Now I sit at a table, a bottle of alcohol sitting on the table in front of me. The weight of the twenty-three dead tributes was just really hard I guess. After my victors tour I started drinking, I hired a maid to keep the house tidy so I didn't have to but when she leaves I'm all alone again. It's just me and the alcohol, it helps, it just numbs the pain you know. Next year I'll be mentoring and I know that's definitely going to be hard, seeing kids who used to be like me go and die. But I guess I'll try my best when I'm not drunk on alcohol.

My victor's house is pretty big and decent. I'm sitting in the lounge know as the fire place slowly burns, the wooden floorboards are covered with a golden carpet that one of the other district six victors brought for me. I have about three bathrooms in there and three bedrooms but if I had any kids I was told I could get more. I'm never having kids. All they'll do is go into the games and I'll be lonely again. I'll never find love. I feel like my existence is a bit meaningless, any girls I have over are just empty flings, I never see them again nor do they visit me, what's the point in getting married and finding love?
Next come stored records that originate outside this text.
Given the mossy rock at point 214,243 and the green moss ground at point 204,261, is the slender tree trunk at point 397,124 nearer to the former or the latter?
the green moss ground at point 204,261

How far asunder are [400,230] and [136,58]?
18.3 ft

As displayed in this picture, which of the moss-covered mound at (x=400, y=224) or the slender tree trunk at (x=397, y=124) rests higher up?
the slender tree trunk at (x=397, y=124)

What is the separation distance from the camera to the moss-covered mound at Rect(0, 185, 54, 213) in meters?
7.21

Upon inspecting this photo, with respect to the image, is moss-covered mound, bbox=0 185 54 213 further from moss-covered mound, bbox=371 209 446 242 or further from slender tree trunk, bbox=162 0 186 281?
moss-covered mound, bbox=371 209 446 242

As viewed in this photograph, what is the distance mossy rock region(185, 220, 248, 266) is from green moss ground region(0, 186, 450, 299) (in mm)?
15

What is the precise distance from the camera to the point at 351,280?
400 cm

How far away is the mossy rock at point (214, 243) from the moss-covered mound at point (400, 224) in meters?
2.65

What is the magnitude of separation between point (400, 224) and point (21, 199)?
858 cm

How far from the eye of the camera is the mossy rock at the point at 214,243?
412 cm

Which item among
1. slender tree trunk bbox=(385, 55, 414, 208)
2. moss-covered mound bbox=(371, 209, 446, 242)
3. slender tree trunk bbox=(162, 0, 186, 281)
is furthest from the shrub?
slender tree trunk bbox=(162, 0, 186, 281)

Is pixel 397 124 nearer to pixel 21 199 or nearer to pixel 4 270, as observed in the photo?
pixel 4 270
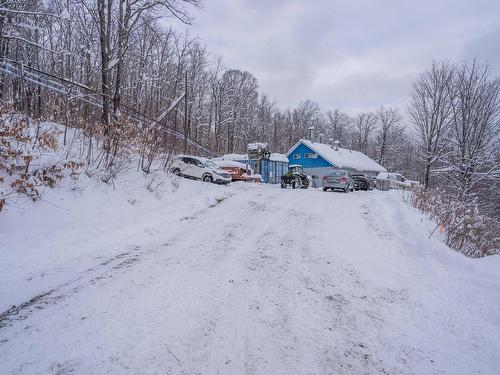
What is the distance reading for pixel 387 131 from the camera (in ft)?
189

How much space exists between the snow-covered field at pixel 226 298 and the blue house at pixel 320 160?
27.7 m

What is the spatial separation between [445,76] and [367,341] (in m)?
30.5

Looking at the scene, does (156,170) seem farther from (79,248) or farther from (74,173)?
(79,248)

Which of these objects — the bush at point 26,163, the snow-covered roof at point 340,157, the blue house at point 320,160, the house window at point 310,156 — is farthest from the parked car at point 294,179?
the bush at point 26,163

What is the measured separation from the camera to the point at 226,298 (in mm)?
4016

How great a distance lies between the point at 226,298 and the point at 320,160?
33915mm

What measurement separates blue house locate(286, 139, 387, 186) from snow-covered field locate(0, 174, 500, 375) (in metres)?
27.7

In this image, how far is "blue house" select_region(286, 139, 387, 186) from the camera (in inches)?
1389

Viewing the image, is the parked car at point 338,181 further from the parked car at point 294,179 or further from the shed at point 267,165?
the shed at point 267,165

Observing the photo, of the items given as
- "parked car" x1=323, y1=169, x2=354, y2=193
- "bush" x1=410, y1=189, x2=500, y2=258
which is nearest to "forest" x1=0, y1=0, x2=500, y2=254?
"bush" x1=410, y1=189, x2=500, y2=258

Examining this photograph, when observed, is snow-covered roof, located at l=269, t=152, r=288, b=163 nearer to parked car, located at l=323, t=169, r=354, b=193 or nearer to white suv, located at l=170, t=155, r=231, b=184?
parked car, located at l=323, t=169, r=354, b=193

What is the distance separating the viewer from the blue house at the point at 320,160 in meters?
35.3

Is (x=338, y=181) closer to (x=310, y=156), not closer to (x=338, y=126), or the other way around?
(x=310, y=156)

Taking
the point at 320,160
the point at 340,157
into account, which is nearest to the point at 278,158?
the point at 320,160
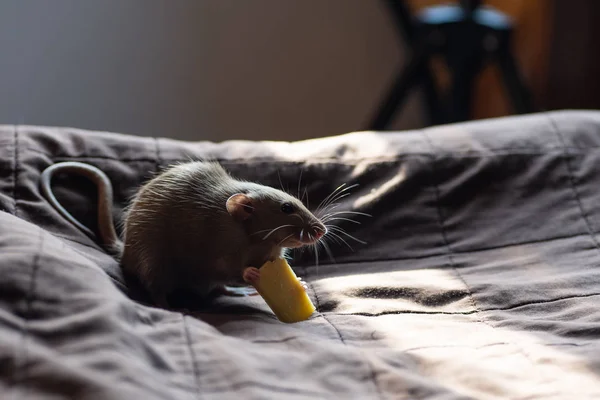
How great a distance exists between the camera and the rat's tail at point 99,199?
50.9 inches

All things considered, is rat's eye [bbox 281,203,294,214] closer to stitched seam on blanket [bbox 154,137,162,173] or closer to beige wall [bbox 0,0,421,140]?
stitched seam on blanket [bbox 154,137,162,173]

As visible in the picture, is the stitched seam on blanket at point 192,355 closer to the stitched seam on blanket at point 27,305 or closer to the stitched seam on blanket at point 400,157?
the stitched seam on blanket at point 27,305

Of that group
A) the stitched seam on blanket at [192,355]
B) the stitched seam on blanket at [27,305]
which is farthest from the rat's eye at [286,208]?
the stitched seam on blanket at [27,305]

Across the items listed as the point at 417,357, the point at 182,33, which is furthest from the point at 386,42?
the point at 417,357

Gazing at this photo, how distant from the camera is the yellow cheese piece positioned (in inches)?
44.3

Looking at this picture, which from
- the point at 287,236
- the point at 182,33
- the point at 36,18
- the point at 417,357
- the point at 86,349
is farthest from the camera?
the point at 182,33

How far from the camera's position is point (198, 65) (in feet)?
8.25

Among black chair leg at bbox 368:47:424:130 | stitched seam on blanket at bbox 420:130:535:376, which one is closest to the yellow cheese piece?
stitched seam on blanket at bbox 420:130:535:376

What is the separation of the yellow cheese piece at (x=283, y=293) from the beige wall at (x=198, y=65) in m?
1.45

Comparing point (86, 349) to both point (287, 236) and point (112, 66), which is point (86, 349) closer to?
point (287, 236)

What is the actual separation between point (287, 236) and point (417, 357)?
0.30 m

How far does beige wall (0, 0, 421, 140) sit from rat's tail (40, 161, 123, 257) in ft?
3.55

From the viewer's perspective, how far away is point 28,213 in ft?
4.10

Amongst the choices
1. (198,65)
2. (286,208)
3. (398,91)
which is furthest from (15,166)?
(398,91)
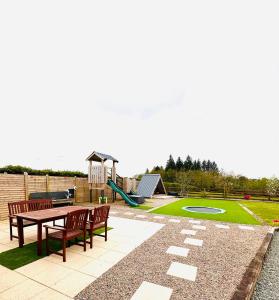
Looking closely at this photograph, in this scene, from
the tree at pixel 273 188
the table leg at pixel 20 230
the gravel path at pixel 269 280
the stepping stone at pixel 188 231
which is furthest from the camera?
the tree at pixel 273 188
What's the whole point of even having children? It's just a stupid empty cycle that will never end. And that's the truth.

I guess you could call me what you like; womanizer, man whore, sleep around, I don't care, right now I don't care what anyone thinks because apparently I'm a monster anyway. I simply drink some more alcohol form my alcohol bottle and sit there on the seat, staring into space. The pain never ever ends. I don't know how some victors can get on with their normal lives while I'm stuck this hole.

Now here I am, alone in a big house and so much money I don't know what to do with it. I guess you could say I'm living the good life right?

No because I have the weight of twenty-three other kids lives on my shoulders.

And now I'm a nothing but a victor pawn of the Capitol.


And now it's finally finished! Thank you to anyone who reviewed this story, read it or even viewed it. It really meant a lot to me and it inspired me to keep on writing. I'll probably write more fanfictions! Thank you all!